Additional dataset cleaning

In a second step, we cleaned the dataset further. We wrote a script using the OpenAI GPT-4o API to correct spelling and formatting errors in the dataset. We also replaced all non-english text with its english translation. The files in this dataset are no valid csv files anymore, since we saw no real value in keeping this and rather wanted quotes to indicate speech instead of csv cells.
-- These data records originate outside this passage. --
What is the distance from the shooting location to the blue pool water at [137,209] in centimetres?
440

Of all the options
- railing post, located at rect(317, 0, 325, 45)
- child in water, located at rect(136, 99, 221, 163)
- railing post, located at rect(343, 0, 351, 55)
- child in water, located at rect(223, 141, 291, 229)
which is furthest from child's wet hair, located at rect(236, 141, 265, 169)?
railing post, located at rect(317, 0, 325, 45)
This resulted in the dataset containing the following stats:

Contained characters:

\n !"#$%&'()*+,-./0123456789:;=>?@ABCDEFGHIJKLMNOPQRSTUVWXYZ[\]_abcdefghijklmnopqrstuvwxyz{}

Dataset statistic	Value
Number of characters	9_464_453
Number of words	1_650_488
Number of lines	97_320
Number of episodes	320

Tokenizer	Number of tokens
gpt2	2_645_535
bpe-metaspace-256	5_408_876
bpe-metaspace-512	4_408_487
bpe-metaspace-1024	3_742_422
bpe-metaspace-2048	3_266_730
bpe-metaspace-4096	2_758_775
bpe-metaspace-8192	2_502_578
bpe-metaspace-16384	2_299_998
bpe-metaspace-32768	2_214_748
bpe-metaspace-punctuation-256	5_513_513
bpe-metaspace-punctuation-512	4_616_172
bpe-metaspace-punctuation-1024	3_999_017
bpe-metaspace-punctuation-2048	3_578_651
bpe-metaspace-punctuation-4096	3_283_946
bpe-metaspace-punctuation-8192	3_072_418
bpe-metaspace-punctuation-16384	2_930_145
bpe-metaspace-punctuation-32768	2_930_145
bpe-whitespace-punctuation-256	6_411_811
bpe-whitespace-punctuation-512	5_701_827
bpe-whitespace-punctuation-1024	5_199_226
bpe-whitespace-punctuation-2048	4_836_910
bpe-whitespace-punctuation-4096	4_575_052
bpe-whitespace-punctuation-8192	4_392_871
bpe-whitespace-punctuation-16384	4_275_554
bpe-whitespace-punctuation-32768	4_212_987

Pretraining

We pretrain on a plain english dataset. For this we use a subset of the Gutenberg corpus which is in english language. The dataset is called gutenberg_english and is available on Huggingface datasets.

Stats:

The dataset is ~10GB in size. That are around 48k books and results in ~5 billion tokens (with the gpt2 tokenizer).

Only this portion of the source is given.